* **What you should do**
Your response should consist of every line below, reproduced without alteration.

* **Provided data**
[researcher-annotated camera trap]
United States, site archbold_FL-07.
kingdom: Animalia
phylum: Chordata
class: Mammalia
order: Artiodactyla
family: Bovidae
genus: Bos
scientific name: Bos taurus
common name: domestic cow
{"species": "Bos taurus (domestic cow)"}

* **Reply to the exercise**
[researcher-annotated camera trap]
United States, site archbold_FL-07.
kingdom: Animalia
phylum: Chordata
class: Mammalia
order: Artiodactyla
family: Bovidae
genus: Bos
scientific name: Bos taurus
common name: domestic cow
{"species": "Bos taurus (domestic cow)"}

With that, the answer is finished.